If the target human body characteristic data meeting the first human body similarity threshold with the reference human body characteristic data, the target gait characteristic data meeting the gait similarity threshold with the reference gait characteristic data and the target human face characteristic data meeting the gait similarity threshold with the reference gait characteristic data are identified in the newly acquired monitoring data, and two of the three target human body characteristic data meeting the gait similarity threshold with the reference gait characteristic data, when determining an object to be tracked, the following situations can exist:
In case one, the objects to which both belong are the same. In this case, the object to which both belong may be determined as the object to be tracked.

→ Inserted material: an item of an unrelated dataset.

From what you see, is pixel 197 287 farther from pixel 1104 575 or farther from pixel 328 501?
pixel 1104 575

In the second case, the two objects are different. In this case, if the target face feature data is included in both, the object to which the target face feature data belongs may be determined as the object to be tracked. If the target face feature data is not included in the target gait feature data, the object to which the target face feature data belongs can be determined as the object to be tracked.
If the target face feature data meeting the face similarity threshold with the reference face feature data, the target face feature data meeting the first human body similarity threshold with the reference human body feature data, and the target face feature data meeting the gait similarity threshold with the reference gait feature data are identified in the newly acquired monitoring data, and the object to which the target face feature data belongs is different from at least one object in the objects to which the target face feature data and the target face feature data belong, the object to which the target face feature data belongs can be taken as the object to be tracked in consideration of higher accuracy of the recognition of the object by the face.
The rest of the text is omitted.